Source extract:
To make it easier to read the position of the yarn break, based on the average values from the measurements, the course of the distance values relative to the MRSCEK coefficient was approximated using a quadratic polynomial. The course of this polynomial is shown as solid lines in Figure 11. For a yarn of 20 tex linear weight, the function has the form f20(x) = −85920x2 + 1846.1x − 6.8903, while for 50 tex, f50(x) = −83882x2 + 2188x − 11.207, where x is the value of the MRSCEK factor. As the measurements taken were not identical, an expanded uncertainty value was determined for each measurement point with a coverage factor of 2 and, therefore, for a confidence level of 95%. Conservatively, the highest value of the expanded uncertainty of 0.000269 was assumed for all measurements, which is presented in Figure 11 as continuous semi-transparent lines above and below the main function. From this figure, the approximate yarn break distances can be easily read off, based on the calculated MRSCEK coefficient. For example, for a 20 tex yarn and an MRSCEK coefficient value of 0.01345, the break occurred at a distance of 2.3966 m (+0.1189/−0.1313).

4.2. Detection of Yarn Breaks with Different Materials

Another fundamental variable during warping yarn is the material from which it was made. For the study, yarns made from three types of fibers, namely, cotton, polyester, and viscose, were used. All of them were produced using the same method, as described in the previous section for cotton yarns. To verify if the material used for yarn-making affects the obtained results, a series of tension measurements were conducted. The results proved inconclusive because no noticeable change in tension was observed for the different material types. Dynamic measurements exhibit fluctuations in tension, stemming not only from the variable frictional forces generated while unwinding yarn from bobbins (cross-winding) but also from fluctuations in the friction forces associated with the non-uniformity of the yarn along its length.
To precisely examine the impact of material on the obtained results, the hairiness coefficient H [29,34] was measured using the Uster Tester 3 laboratory device. All yarns had the same linear mass of 50 tex. The measurement results are presented in Table 6.
Hairiness is one of the key factors that can affect the coefficient of friction of yarns. Based on the obtained results, it can be stated that regardless of the material, the hairiness coefficient is very similar, and its fluctuations are so minor that they do not significantly impact the acceleration measured by the sensor and, thus, the ability to determine the location of yarn breakage. The differences between yarn samples made from the same material are greater than the differences between values for different materials.

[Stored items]
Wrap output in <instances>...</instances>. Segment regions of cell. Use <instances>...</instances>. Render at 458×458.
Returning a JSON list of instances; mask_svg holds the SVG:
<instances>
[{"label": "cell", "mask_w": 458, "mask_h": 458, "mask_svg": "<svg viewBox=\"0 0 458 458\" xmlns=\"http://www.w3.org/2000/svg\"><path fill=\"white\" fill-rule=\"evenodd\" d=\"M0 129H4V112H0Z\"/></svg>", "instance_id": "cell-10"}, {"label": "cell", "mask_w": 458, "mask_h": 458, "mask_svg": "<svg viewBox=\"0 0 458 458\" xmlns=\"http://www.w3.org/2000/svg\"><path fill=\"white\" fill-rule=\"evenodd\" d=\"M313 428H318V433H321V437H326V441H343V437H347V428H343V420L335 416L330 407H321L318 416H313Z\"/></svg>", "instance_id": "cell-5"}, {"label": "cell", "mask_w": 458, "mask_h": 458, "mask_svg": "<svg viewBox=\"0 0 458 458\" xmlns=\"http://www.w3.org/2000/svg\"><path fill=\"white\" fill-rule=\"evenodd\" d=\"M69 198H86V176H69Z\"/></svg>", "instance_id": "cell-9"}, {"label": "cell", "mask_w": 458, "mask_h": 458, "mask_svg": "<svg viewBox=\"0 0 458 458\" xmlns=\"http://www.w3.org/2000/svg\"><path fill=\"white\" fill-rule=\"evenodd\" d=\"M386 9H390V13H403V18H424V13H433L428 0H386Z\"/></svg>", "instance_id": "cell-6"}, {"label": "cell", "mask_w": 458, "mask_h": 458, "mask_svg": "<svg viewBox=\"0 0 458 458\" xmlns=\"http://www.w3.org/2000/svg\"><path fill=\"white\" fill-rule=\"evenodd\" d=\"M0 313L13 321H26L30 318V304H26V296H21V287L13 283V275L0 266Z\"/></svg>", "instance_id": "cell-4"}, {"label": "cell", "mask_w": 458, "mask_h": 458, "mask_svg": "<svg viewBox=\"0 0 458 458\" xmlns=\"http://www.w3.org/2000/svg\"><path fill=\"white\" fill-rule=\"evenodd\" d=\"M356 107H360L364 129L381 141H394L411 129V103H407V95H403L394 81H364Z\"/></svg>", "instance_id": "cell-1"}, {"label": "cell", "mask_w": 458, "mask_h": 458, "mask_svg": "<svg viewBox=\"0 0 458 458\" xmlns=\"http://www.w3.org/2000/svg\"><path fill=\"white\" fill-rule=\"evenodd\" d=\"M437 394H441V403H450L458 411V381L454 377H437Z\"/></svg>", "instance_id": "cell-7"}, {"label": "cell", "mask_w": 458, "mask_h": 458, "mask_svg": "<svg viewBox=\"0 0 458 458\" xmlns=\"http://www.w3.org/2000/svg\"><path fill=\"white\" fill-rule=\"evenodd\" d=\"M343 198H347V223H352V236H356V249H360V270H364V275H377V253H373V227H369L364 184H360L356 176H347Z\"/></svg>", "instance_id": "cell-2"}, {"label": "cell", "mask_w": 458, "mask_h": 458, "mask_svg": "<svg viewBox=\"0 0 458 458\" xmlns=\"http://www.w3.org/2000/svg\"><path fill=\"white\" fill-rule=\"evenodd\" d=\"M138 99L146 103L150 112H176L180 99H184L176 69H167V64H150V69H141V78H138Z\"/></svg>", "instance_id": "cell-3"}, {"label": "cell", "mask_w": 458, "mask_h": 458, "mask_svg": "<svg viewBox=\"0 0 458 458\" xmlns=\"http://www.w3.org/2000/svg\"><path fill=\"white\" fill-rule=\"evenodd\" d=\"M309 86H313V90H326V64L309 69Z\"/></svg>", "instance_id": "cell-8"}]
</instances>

Your tasks:
a. Answer these questions from the yarn-break text, one per line:
(i) What value of expanded uncertainty was assumed for all measurements?
(ii) Which three types of fibers were the yarns made from?
(iii) Which laboratory device was used to measure the hairiness coefficient H?
b. Print the stretch of the yarn-break text from "Hairiness is one" through "for different materials.", with no changes.

Responses to the exercise:
a.
(i) 0.000269
(ii) Cotton, polyester, and viscose
(iii) The Uster Tester 3

b.
Hairiness is one of the key factors that can affect the coefficient of friction of yarns. Based on the obtained results, it can be stated that regardless of the material, the hairiness coefficient is very similar, and its fluctuations are so minor that they do not significantly impact the acceleration measured by the sensor and, thus, the ability to determine the location of yarn breakage. The differences between yarn samples made from the same material are greater than the differences between values for different materials.